Il y a lieu de noter que l'alarme fonctionne durant un temps total très court par rapport au temps total durant lequel le dispositif est en action. La durée de vie relativement courte d'une batterie constituant la source de tension 16 peut, de ce fait, suffire malgré tout pour une très longue période de fonctionnement du dispositif, et il y a lieu d'admettre qu'une seule batterie 16 suffira pour tout un hiver.
On pourrait également, comme cela est connu dans un grand nombre de dispositifs d'alarme, prévoir, à proximité de l'organe d'alarme 15, un commutateur d'annulation d'alarme au moyen duquel il serait possible d'annuler cette alarme après en avoir pris connaissance ou, tout au moins, d'annuler la partie acoustique de cette alarme n'en laissant subsister que la partie optique.

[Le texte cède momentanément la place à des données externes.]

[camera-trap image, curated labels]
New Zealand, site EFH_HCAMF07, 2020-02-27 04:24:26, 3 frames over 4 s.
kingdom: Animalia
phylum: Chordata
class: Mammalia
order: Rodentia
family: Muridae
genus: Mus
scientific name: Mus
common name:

Il y a lieu de relever encore une autre particularité du dispositif selon le schéma ci-décrit et qui concerne le retard avec lequel le dispositif réagit à l'interruption du faisceau lumineux entre la lampe 8 et la photorésistance 9. Si le dispositif réagissait immédiatement à toute interruption du faisceau lumineux frappant la photorésistance 9, il pourrait se produire que la chute de gros flocons de neige passant devant la photorésistance 9 fasse réagir le dispositif, alors que l'amoncellement de neige n'atteint encore pas du tout le niveau critique auquel est situé le faisceau lumineux frappant la cellule 9. Pour éviter ceci, il convient de faire fonctionner le relais 13 avec un certain retard.
Ce retard peut être obtenu en faisant intervenir au moins l'un de trois facteurs: le premier de ceux-ci étant le retard à la chute affectant le relais 13, le second étant l'inertie de sensibilité normale affectant une photorésistance du type de la photorésistance 9, le troisième étant donné par la capacité électrique du conducteur connecté à la base du transistor 11. I1 serait donc possible d'obtenir également le retard voulu au moyen d'un condensateur branché entre la base du transistor 1 1 et l'un ou l'autre des conducteurs amenant la tension au circuit formé par le transistor 11 et la bobine d'excitation du relais 13. Un tel condensateur peut, suivant le cas, être déjà constitué par la capacité répartie du câble 10.
Il y a lieu de noter encore que l'ajustage correct de la résistance 12 peut varier dans une certaine mesure selon la longueur du câble 10 dont la résistance propre (ou du moins celle de ses deux conducteurs reliés à la photorésistance 9) vient s'ajouter à la résistance sensible à l'éclairement de la photorésistance 9. I1 est cependant possible de trouver un ajustage de la résistance 12 qui convienne à toutes les longueurs de câble 10 allant de 0 jusqu'à une longueur maximum de quelques centaines de mètres; dans les cas limites, qui peuvent se présenter également lorsque, par suite de fortes variations de la tension du réseau, l'intensité d'éclairage de la lampe 8 devient faible, on aura toujours cependant la ressource d'améliorer l'ajustage du seuil de sensibilité au moyen de la résistance variable 12.